The cryptocurrency exchange Coinbase paused trading on its retail platform Advanced Trading after a white-hat hacker reported a vulnerability.
For technical reasons, we are disabling retail advanced trading. This service will continue to be accessible, but new orders cannot be placed at this time. Existing orders are in cancel only mode.
— Coinbase Support (@CoinbaseSupport) February 11, 2022
On Friday, February 11, a hacker going by the handle Tree of Alpha attempted to contact Coinbase's developers or leadership via Twitter.
«I'm submitting a HackerOne report, but I fear it can't wait. I can't say more, but this could potentially wipe out the market», — he wrote.
HackerOne is a bug-bounty platform.
Sounds like our team is in touch, thx for connecting with them, and we’ll investigate.
— Brian Armstrong — barmstrong.eth (@brian_armstrong) February 11, 2022
Based on the response from Coinbase co-founder and chief executive Brian Armstrong, the exchange’s team reached out to the hacker within an hour of his tweet.
«It looks like our team is in touch; thanks for reaching out to us, and we will conduct an investigation».
The suspension of Advanced Trading followed a few hours later. Trading on the platform was resumed by the evening of February 12.
We’ve re-enabled full service for retail advanced trading. Greatly appreciate the patience and understanding of those retail advanced trading customers using our exciting new platform prior to full-public launch. Customer funds remain safe and were not impacted. https://t.co/tACcyQPMpZ
— Coinbase Support (@CoinbaseSupport) February 11, 2022
Coinbase said that other services were not affected by the vulnerability, and customer funds were not harmed.
«Advanced Trading has been resumed, and I have verified that the exploit has been patched as recommended. I will publish the full thread about the vulnerability and how Coinbase's swift response avoided serious damage to the company and the market as soon as I am allowed», noted Tree of Alpha.

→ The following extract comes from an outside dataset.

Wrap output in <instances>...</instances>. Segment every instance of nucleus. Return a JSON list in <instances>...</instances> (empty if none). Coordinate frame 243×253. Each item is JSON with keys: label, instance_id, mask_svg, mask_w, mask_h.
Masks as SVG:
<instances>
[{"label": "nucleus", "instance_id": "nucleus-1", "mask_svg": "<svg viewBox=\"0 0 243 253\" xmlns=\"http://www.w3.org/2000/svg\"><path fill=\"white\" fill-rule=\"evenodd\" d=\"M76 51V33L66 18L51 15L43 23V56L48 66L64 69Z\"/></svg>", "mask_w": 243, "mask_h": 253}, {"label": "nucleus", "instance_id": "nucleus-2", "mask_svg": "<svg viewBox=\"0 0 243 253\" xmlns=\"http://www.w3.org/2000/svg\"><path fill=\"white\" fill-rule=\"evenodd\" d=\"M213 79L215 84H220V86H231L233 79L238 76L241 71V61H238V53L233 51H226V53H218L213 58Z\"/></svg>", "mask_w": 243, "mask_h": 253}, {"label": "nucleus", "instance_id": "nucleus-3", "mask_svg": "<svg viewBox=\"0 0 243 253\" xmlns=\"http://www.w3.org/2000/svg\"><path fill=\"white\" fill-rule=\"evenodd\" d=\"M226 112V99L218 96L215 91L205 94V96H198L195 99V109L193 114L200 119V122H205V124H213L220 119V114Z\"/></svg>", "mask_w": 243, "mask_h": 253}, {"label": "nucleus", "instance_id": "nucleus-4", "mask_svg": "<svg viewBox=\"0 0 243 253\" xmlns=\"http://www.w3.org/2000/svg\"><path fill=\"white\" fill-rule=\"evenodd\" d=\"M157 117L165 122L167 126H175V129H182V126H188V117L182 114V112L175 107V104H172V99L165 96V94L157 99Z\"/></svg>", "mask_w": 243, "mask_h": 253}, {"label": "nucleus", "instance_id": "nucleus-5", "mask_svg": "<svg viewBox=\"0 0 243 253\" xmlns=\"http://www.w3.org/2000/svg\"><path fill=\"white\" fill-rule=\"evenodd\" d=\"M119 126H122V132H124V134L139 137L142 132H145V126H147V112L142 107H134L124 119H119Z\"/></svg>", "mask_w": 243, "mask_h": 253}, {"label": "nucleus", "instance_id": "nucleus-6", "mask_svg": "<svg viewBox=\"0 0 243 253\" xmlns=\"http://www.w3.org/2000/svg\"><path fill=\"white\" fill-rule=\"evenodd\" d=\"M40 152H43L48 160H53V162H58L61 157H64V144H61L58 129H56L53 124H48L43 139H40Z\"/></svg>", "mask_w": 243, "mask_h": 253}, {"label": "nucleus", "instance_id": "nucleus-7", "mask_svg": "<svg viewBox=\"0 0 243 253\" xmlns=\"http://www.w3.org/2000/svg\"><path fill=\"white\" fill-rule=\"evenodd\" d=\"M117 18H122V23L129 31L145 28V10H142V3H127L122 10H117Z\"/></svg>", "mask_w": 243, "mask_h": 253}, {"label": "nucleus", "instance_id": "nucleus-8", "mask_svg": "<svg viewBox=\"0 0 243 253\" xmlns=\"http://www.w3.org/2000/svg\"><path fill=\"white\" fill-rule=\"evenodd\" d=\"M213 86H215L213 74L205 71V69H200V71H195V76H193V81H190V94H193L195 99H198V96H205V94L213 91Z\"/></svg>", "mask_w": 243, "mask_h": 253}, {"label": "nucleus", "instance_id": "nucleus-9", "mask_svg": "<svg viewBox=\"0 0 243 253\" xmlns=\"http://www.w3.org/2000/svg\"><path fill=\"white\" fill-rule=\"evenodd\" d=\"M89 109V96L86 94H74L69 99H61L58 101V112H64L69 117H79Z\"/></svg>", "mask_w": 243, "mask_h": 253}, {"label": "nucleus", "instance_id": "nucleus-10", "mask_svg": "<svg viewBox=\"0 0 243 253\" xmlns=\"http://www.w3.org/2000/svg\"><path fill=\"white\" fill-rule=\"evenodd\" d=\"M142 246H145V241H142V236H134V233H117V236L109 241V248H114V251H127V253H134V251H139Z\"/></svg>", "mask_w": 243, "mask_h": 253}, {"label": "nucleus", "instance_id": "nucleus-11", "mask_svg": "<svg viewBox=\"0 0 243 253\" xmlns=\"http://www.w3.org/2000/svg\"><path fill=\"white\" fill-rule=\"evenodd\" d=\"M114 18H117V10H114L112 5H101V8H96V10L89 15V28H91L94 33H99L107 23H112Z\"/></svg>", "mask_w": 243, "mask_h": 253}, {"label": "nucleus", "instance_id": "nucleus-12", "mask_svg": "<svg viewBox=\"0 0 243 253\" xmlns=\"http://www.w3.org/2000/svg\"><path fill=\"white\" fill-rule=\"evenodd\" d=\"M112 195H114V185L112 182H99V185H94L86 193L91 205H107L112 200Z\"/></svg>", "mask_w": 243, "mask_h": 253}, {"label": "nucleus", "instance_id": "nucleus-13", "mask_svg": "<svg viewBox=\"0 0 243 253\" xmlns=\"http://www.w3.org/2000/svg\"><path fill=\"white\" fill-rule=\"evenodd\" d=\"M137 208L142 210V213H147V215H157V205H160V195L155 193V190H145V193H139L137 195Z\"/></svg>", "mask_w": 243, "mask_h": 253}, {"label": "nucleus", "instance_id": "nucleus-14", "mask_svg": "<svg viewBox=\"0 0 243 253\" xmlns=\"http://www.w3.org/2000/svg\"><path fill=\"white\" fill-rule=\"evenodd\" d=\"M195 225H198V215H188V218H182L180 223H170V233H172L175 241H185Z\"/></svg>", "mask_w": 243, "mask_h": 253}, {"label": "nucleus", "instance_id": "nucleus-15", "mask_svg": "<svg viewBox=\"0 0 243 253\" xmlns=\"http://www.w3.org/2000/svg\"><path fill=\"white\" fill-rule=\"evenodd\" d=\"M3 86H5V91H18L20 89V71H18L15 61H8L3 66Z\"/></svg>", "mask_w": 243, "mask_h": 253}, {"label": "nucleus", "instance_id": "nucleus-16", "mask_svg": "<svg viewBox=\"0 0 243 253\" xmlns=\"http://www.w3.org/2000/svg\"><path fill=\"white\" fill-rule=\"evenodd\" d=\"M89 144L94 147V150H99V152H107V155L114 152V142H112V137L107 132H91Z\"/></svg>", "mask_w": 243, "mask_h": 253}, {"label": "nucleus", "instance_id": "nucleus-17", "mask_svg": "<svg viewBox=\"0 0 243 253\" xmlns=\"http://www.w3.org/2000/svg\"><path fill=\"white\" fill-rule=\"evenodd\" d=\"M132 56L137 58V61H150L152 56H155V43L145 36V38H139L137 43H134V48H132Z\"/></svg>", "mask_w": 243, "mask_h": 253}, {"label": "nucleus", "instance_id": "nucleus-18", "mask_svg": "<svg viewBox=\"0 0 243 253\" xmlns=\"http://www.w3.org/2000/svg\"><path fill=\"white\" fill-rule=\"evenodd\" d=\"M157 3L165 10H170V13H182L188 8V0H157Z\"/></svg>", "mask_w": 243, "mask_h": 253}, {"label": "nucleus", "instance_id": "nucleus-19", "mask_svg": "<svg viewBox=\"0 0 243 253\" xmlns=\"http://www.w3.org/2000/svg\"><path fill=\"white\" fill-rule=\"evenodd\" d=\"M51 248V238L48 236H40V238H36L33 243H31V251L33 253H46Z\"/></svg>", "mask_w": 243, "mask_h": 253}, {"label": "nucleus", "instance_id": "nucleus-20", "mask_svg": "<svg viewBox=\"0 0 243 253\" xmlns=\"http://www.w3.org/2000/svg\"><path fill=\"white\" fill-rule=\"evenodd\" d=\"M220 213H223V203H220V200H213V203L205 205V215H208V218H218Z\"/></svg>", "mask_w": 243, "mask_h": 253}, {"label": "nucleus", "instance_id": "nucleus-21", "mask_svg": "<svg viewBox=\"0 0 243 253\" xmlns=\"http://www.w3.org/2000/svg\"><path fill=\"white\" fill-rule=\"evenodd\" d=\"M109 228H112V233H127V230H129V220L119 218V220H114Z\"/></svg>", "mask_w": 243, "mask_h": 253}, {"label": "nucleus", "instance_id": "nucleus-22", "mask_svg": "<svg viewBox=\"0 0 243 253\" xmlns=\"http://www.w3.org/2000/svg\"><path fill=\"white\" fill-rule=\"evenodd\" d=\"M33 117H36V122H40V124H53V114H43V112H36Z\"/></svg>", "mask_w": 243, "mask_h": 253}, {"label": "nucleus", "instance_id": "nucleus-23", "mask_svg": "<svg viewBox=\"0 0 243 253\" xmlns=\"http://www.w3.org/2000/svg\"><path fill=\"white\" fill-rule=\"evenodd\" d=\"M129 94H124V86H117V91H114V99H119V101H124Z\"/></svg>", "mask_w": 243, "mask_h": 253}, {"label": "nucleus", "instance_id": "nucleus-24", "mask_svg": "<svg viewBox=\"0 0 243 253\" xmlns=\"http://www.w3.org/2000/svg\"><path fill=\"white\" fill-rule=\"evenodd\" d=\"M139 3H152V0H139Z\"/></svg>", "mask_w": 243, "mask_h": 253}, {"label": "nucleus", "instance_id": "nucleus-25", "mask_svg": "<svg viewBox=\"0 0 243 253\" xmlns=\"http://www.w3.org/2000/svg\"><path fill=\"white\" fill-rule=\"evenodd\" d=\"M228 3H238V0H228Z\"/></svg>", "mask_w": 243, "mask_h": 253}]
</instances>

Advanced Trading is resumed, and I have verified that the exploit has been patched as recommended.
Full thread on the vuln and how Coinbase's swift response avoided some serious company & market damage as soon as I'm allowed (hopefully next week).
Good weekend to all. pic.twitter.com/pguInKORwW
— Tree of Alpha (@Tree_of_Alpha) February 12, 2022
In August 2021, white-hat hacker Sam San helped fix the vulnerability in the SushiSwap DeFi project. The bug could have led to the loss of 109,000 ETH.